The night’s experiment is with open eyes. And those who kept their eyes closed as much as possible today, they will be able to go deeper in this experiment. Those who did not, tomorrow keep more care—keep the eyes closed as much as possible. This night’s experiment is with open eyes. Remember: when the eyes are open, the energy of the eyes continuously flows outward. If you are to do this experiment with full power, then keep the eyes closed as much as possible in the day—energy will gather, and at night the eyes will be able to use it in the experiment; otherwise not.
So take care tomorrow. Keep the eyes closed as much as possible, the ears closed; remain in silence. In the morning the experiment will be with closed eyes; in the afternoon silence too the blindfold will remain on the eyes. At night for forty minutes keep the eyes fully open.

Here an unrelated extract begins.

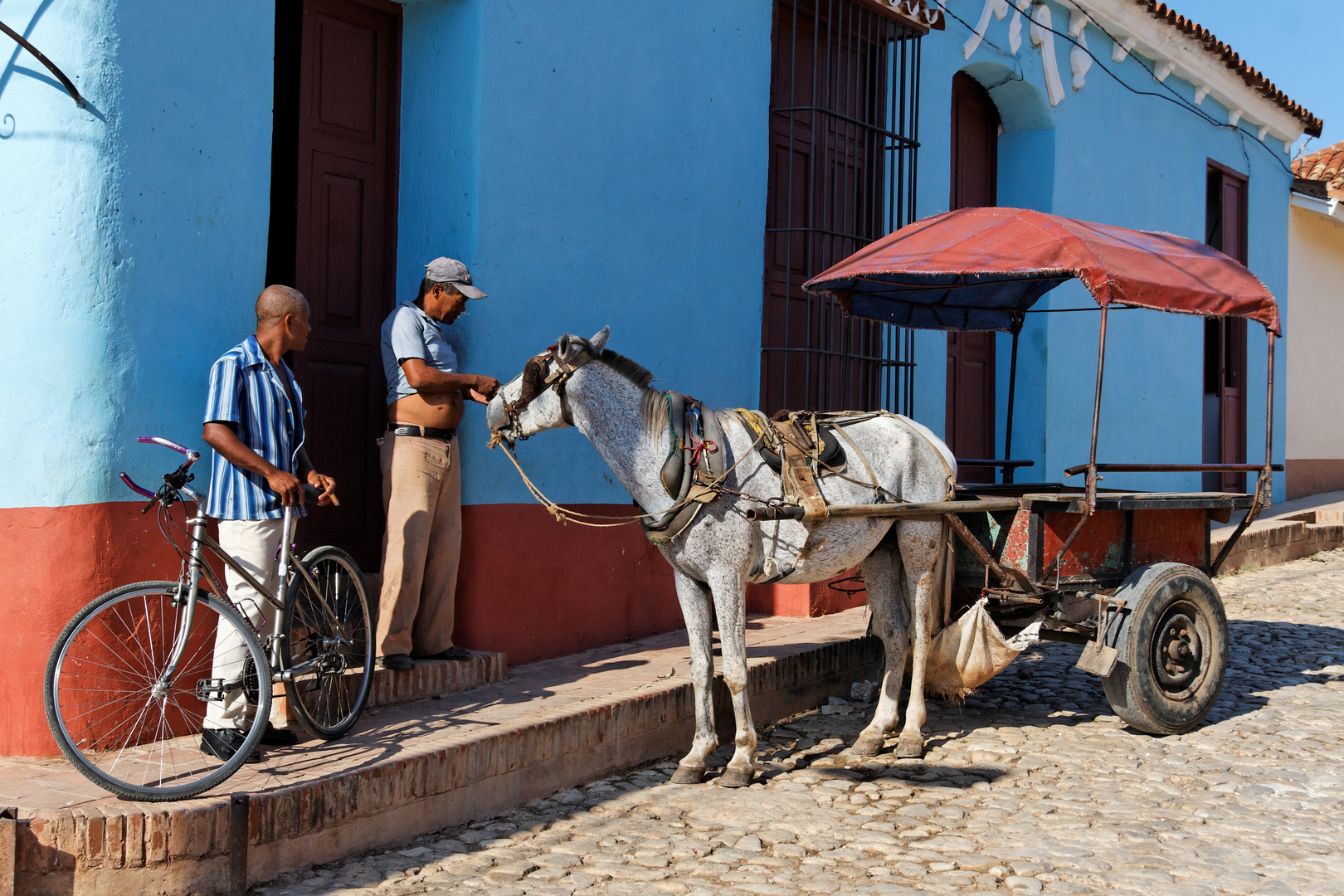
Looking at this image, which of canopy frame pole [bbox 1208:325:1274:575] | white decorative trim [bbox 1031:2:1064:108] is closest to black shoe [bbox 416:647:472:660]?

Now we will sit here for forty minutes. You will simply keep looking at me for forty minutes. Do not even blink. Keep the doorway of the eyes completely open for forty minutes. In a little while many experiences will begin to happen. And those who have experimented today—and many friends have done very rightly—the results will be powerful. Whoever feels that it will be easier for him to stand—because he will jump, dance—let him stand on the outer perimeter all around. From this corner around me, those seated will remain in the middle. Those standing will be all around. Whoever has even a little sense that it will be easier to stand—move now. Do not get up later in the middle. You will not be able to then. You will have to sway and move sitting. So quietly—without speaking—go to the outer circle and stand around me. And for forty minutes I will have to look at you—and you at me. I will sit silently here. Whatever happens to you—let it happen. If you feel to breathe deeply, breathe deeply. If you feel to dance, dance. But keep your attention toward me; the eyes fixed on me. If you feel to shout, shout. Dance, weep, laugh—whatever happens. But keep the gaze on me.
Two more indications. When I feel you have come into the right state, I will raise both my hands upward. At that moment you must put in your total energy. That is my signal that your inner Kundalini is rising—give your total. And when I feel you are so filled with energy that the power of the Divine can descend upon you, I will bring my hands down from above. Then you must use all the energy you have—total. And then there will be many results.
Now move. Whoever needs to stand—come around me. Those who wish to sit—remain in front. Quickly—do not take long; move silently. Later there will be no chance to get up, so step out now.
And do not look at anyone else. The microphone will be removed. I will sit silently here; your eyes will remain fixed on me. Forty minutes—unblinking—keep looking at me. If tears fall, let them fall; if the eyes burn, let them burn; do not worry. And whatever begins to happen within you, let it be expressed. Do not hold it back.
Do not talk. Move out. Stand up. The bliss of standing—its taste is something else. Do not be miserly. The joy of standing is something else—because you will have a full chance to let your energy be expressed openly.